Leur heure approche. N'entendent-t-ils pas leurs pas des profondeurs des enfers faire trembler le sol avec la fureur d'une tempête ? Ne sentent-ils pas cette odeur de brûlé, celle de la fumée et des flammes s'échappant des fissures de la terre ? Ce murmure ne se propage-t-il pas dans le vent, annonçant ainsi l'arrivée d'une force à craindre ?

Était-elle la seule à sentir que quelque chose n'allait pas ?

Emma pouvait aller n'importe où, jamais ce mauvais pressentiment ne la quittait. Sans cesse, des voix résonnaient dans sa tête pour lui dicter que la fin approchait, qu'ils arrivaient... Mais évidemment, elles ne précisaient jamais qui arrivait. Sauf que, sans le préciser, on sentait tout de même ce sentiment d'urgence et de danger pressent.

Et au travers ces curieuses impressions, la jeune fille pensait à Dominic. À ce qui pouvait l'avoir poussé à avoir agi ainsi. Qu'avait-elle fait de mal ? Où leur amour avait-il dérapé ? Pourquoi l'avait-il trahi ?

L'adolescente songeait à ce fameux jour, celui de sa mort.

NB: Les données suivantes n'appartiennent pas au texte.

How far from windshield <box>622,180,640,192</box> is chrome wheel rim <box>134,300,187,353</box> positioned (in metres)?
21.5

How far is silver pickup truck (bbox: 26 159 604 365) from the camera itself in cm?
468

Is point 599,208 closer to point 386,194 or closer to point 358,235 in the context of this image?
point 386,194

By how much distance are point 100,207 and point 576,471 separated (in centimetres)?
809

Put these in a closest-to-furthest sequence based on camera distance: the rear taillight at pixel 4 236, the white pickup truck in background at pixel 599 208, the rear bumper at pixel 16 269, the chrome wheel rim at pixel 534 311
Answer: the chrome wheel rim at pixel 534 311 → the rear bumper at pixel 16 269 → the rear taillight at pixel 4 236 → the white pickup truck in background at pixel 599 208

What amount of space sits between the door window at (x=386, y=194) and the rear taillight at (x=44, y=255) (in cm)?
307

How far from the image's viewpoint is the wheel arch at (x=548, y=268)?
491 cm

Et si un seul des détails de cette journée avait été différent, serait-elle encore en vie ? Ou était-ce écrit quelque part sur un bout de parchemin qu'Emma Label devait mourir à cette date précise ? Toutes des questions sans réponse.

Le parc de son enfance était sinistre la nuit tombée. Les arbres ressemblaient à des monstres prêts à surgir de l'obscurité. Des ombres dansaient sur les parois des modules de jeux et une créature semblait se tapir dans un tunnel. Il n'y avait pas un rire d'enfant ni un chant d'oiseau. Même les voitures s'étaient tues puisqu'aucune ne passait sur la route. Le silence plombait.

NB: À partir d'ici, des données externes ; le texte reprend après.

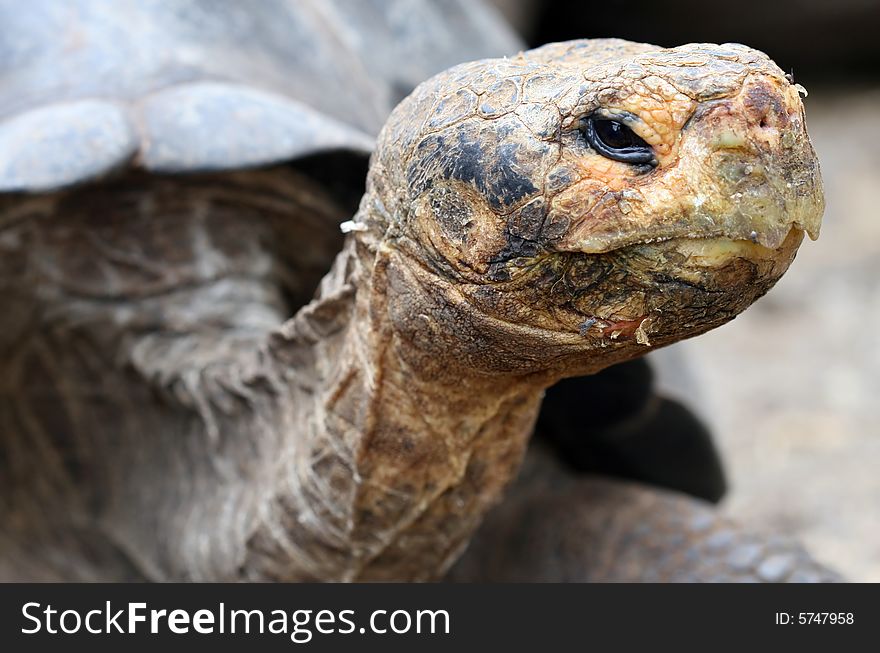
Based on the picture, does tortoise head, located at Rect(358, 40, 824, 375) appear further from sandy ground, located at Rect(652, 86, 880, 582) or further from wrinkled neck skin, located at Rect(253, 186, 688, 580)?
sandy ground, located at Rect(652, 86, 880, 582)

Emma se balançait tristement. Ses pieds passaient au-travers les copeaux de bois comme s'ils n'existaient pas. Enfin, plutôt comme si elle n'existait pas. Pourtant, à ses yeux, son corps ne lui paraissait pas très différent. Sa peau était simplement plus diaphane sous la lune et son reflet renvoyait un regard vide et sans couleur. Ses iris avaient conservé leur vert, mais les arcs-en-ciel qui y dansaient auparavant avaient disparu sans laisser de trace.

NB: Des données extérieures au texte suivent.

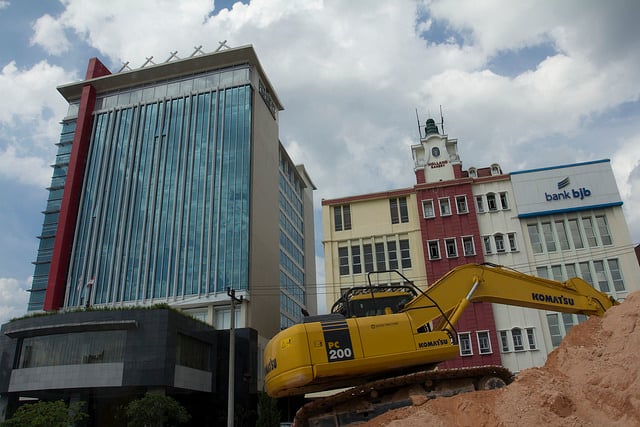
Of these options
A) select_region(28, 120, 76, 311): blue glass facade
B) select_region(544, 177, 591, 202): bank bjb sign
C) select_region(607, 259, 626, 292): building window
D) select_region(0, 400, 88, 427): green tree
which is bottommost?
select_region(0, 400, 88, 427): green tree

Puis, soudain, un gamin apparut sur le chemin en courant. Sa silhouette maigrelette avait quelque chose d'irréel. Il avança vers elle. La jeune fille ne comprenait pas pourquoi jusqu'à ce qu'elle puisse le voir de plus près. Le petit garçon possédait d'immenses prunelles de la couleur des cieux. Elles étaient d'un bleu si pâle que la nuance se mêlait presque au blanc. Lorsqu'Emma effleura sa peau d'une blancheur incroyable, elle constata qu'elle était glaciale. Il s'agissait d'un fantôme.

L'adolescente demeura bouche bée tandis que l'enfant prenait la parole :

— Fais attention. Elle te surveille.

— Qui ça ?

— Elle.

Il pointa la dame qu'Emma avait remarquée à ses funérailles, postée à l'autre extrémité du parc. La femme demeurait figée dans l'ombre, mais on sentait son regard pesant fixé sur Emma. Celle-ci tressaillit, le cœur emballé. Elle détourna les yeux et préféra quitter les lieux pour échapper au mal que dégageait la mystérieuse inconnue.

Aussitôt, ses pensées concernant sa mort la rattrapèrent dans sa course parce que jamais elle ne pourrait effacer de sa mémoire ce jour fatal.

***

La journée s'était écoulée sans encombre. Ce n'en était qu'une parmi tant d'autres, sans rien de singulier. Emma rentra chez elle, puis fila dans sa chambre. Elle effectua quelques devoirs et de l'étude, les écouteurs dans les oreilles. La musique emplissait son esprit si bien qu'elle faillit ne pas entendre la sonnerie du téléphone lorsqu'Annabella téléphona chez elle.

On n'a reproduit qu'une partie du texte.